• _DOCUMENT SECTION_
»»

Consistent Packet Loss Running MoonGen in VM

james-jra commented 7 years ago

System

Ubuntu 14.04 VM running on OpenStack Mikata Using SR-IOV and 1 Intel X520 NICs (total of 2 physical 10GEth ports) Latest version on MoonGen.

Topology

For the purposes of this test, I used a single VM with 2 vNICs, 1 for each physical port, connected by physical cable.

Issue

In simple tests of transmitting from one interface, and receiving at another over a physical cable, MoonGen's counters report a packet loss when the transmission rate is above ~ 0.5 million packets per second. The packet loss is less significant when not using software rate control, but is still present. I imagine this difference is due to the fact software rate control really transmits in short line-rate bursts. (Hardware rate control is not supported on this device driver, but just sends at some rate).

Have you experienced similar packet loss?
Can you suggest how we might go about debugging this?
Are there any performance tweaks we could make to prevent this?

This packet_loss.lua.txt test script was used.

««

• _ENTRIES SHOWN_
»»

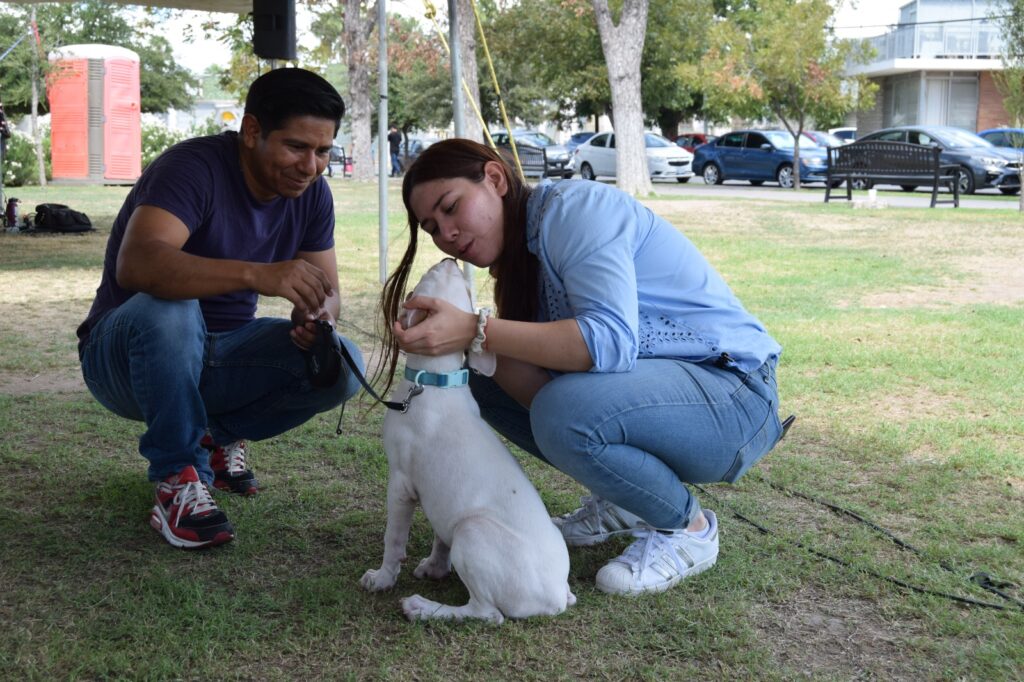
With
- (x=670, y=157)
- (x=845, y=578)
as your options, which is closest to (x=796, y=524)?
(x=845, y=578)

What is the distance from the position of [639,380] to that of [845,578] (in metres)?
0.82

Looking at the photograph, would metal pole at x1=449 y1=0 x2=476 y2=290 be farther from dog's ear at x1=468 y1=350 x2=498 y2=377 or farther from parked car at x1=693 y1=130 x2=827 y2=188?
parked car at x1=693 y1=130 x2=827 y2=188

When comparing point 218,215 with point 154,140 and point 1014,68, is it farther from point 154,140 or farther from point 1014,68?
point 154,140

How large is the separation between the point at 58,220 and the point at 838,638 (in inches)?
482

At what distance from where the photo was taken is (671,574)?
2.75 meters

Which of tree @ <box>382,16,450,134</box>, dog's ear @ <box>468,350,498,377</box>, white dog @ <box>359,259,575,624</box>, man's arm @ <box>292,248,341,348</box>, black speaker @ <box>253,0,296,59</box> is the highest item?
tree @ <box>382,16,450,134</box>

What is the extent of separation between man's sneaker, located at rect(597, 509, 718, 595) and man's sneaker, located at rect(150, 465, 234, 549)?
112cm

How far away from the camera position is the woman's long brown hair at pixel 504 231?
258 centimetres

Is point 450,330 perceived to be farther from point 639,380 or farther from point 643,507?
point 643,507

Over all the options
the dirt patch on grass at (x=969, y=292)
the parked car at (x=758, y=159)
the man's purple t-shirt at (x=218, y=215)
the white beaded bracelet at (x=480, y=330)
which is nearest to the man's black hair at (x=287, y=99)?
the man's purple t-shirt at (x=218, y=215)

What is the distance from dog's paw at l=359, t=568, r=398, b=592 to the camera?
2.69 meters

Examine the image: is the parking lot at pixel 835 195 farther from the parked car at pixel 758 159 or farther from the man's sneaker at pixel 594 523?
the man's sneaker at pixel 594 523

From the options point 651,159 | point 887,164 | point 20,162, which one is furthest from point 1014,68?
point 20,162

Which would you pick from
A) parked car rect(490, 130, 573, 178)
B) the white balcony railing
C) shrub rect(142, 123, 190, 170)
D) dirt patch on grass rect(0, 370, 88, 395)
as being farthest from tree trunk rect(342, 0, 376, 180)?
dirt patch on grass rect(0, 370, 88, 395)
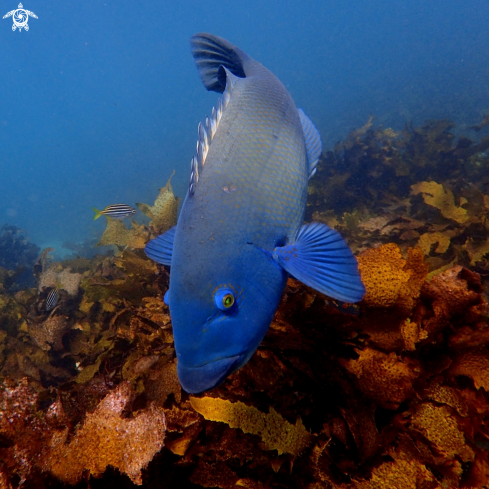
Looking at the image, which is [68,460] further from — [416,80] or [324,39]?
[324,39]

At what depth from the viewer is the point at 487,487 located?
5.13ft

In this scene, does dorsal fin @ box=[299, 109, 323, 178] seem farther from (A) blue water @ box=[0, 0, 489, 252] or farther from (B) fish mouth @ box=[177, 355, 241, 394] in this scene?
(A) blue water @ box=[0, 0, 489, 252]

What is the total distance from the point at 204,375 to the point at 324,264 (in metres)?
0.74

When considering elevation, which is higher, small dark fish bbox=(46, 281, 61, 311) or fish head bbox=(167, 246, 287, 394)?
fish head bbox=(167, 246, 287, 394)

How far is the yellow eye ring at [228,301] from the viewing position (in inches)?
48.6

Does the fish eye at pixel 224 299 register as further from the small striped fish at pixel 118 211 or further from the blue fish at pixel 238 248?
the small striped fish at pixel 118 211

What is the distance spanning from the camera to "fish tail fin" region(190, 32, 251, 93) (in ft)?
10.2

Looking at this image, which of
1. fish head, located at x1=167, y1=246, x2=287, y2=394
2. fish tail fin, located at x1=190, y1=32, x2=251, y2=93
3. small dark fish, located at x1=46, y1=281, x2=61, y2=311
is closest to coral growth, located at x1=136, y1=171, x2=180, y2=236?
fish tail fin, located at x1=190, y1=32, x2=251, y2=93

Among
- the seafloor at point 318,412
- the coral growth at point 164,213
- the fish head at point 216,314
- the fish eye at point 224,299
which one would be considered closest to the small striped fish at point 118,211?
the coral growth at point 164,213

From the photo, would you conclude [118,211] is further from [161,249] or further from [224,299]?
[224,299]

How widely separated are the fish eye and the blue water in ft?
122

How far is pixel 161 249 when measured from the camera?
186 centimetres

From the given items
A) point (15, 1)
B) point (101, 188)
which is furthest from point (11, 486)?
point (15, 1)

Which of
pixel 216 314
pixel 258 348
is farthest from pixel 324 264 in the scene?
pixel 258 348
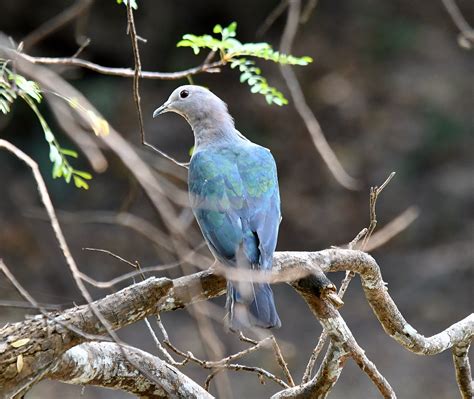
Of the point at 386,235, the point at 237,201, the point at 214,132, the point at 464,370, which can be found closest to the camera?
the point at 386,235

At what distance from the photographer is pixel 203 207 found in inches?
146

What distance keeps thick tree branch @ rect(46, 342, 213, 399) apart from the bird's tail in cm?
27

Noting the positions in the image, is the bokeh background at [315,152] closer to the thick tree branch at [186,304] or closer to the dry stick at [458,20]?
the thick tree branch at [186,304]

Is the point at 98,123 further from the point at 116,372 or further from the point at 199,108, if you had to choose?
the point at 199,108

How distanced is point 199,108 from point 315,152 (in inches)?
208

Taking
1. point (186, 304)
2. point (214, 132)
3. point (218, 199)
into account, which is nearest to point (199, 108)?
point (214, 132)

««

• _WRITTEN REQUEST 1_
Summarize the MoonGen packet loss post in two sentences.
• _WRITTEN REQUEST 2_
Carry on the forum post about MoonGen packet loss, starting after its final line.

• _WRITTEN REPLY 1_
In a test on an Ubuntu 14.04 VM running on OpenStack with SR-IOV and an Intel X520 NIC, where packets go from one vNIC to another over a physical cable, MoonGen's counters report packet loss once the rate passes about 0.5 million packets per second. The loss is smaller without software rate control but still present, and the poster asks whether others have seen it, how to debug it, and what performance tweaks might prevent it.

• _WRITTEN REPLY 2_
Example MoonGen trace for back-to-back transmission. This test used software rate-control, sending at 0.6 Mpps over 10 seconds, the receiver hangs until no packets were received in a 5 second period. It showed around 2000 packets lost over a 10 second run:

$ sudo ./build/MoonGen examples/packet_loss.lua 4 0 10 -r 0.6
[WARN]  malloc() allocates objects >= 1 MiB from LuaJIT memory space.
[WARN]  Install libjemalloc if you encounter out of memory errors.
[INFO]  Initializing DPDK. This will take a few seconds...
EAL: Detected 12 lcore(s)
EAL: Probing VFIO support...
EAL: WARNING: cpu flags constant_tsc=yes nonstop_tsc=no -> using unreliable clock cycles !
EAL: PCI device 0000:00:03.0 on NUMA socket -1
EAL:   probe driver: 1af4:1000 rte_virtio_pmd
EAL: PCI device 0000:00:05.0 on NUMA socket -1
EAL:   probe driver: 8086:10ed rte_ixgbevf_pmd
EAL: PCI device 0000:00:06.0 on NUMA socket -1
EAL:   probe driver: 8086:10ed rte_ixgbevf_pmd
...
[INFO]  Found 8 usable devices:
   Device 0: FA:16:3E:B4:1A:79 (Intel Corporation 82599 Ethernet Controller Virtual Function)
   ...
   Device 4: FA:16:3E:DF:54:F3 (Intel Corporation 82599 Ethernet Controller Virtual Function)
   ...
[INFO]  Waiting for devices to come up...
[INFO]  Device 4 (FA:16:3E:DF:54:F3) is up: 10000 MBit/s
[INFO]  Device 0 (FA:16:3E:B4:1A:79) is up: 10000 MBit/s
[INFO]  2 devices are up.
[INFO]  Tx Dev  MAC: FA:16:3E:DF:54:F3  Driver: rte_ixgbevf_pmd
[INFO]  Rx Dev  MAC: FA:16:3E:B4:1A:79  Driver: rte_ixgbevf_pmd
[INFO]  Sending using software rate-control at 0.6 Mpps
[INFO]  Finalizing TX Counter
[TX_CTR] TX:  total 6017152 packets with 746126848 bytes (incl. CRC)
[INFO]  Finalizing RX Counter
[RX_CTR] RX:  total 6015209 packets with 745885916 bytes (incl. CRC)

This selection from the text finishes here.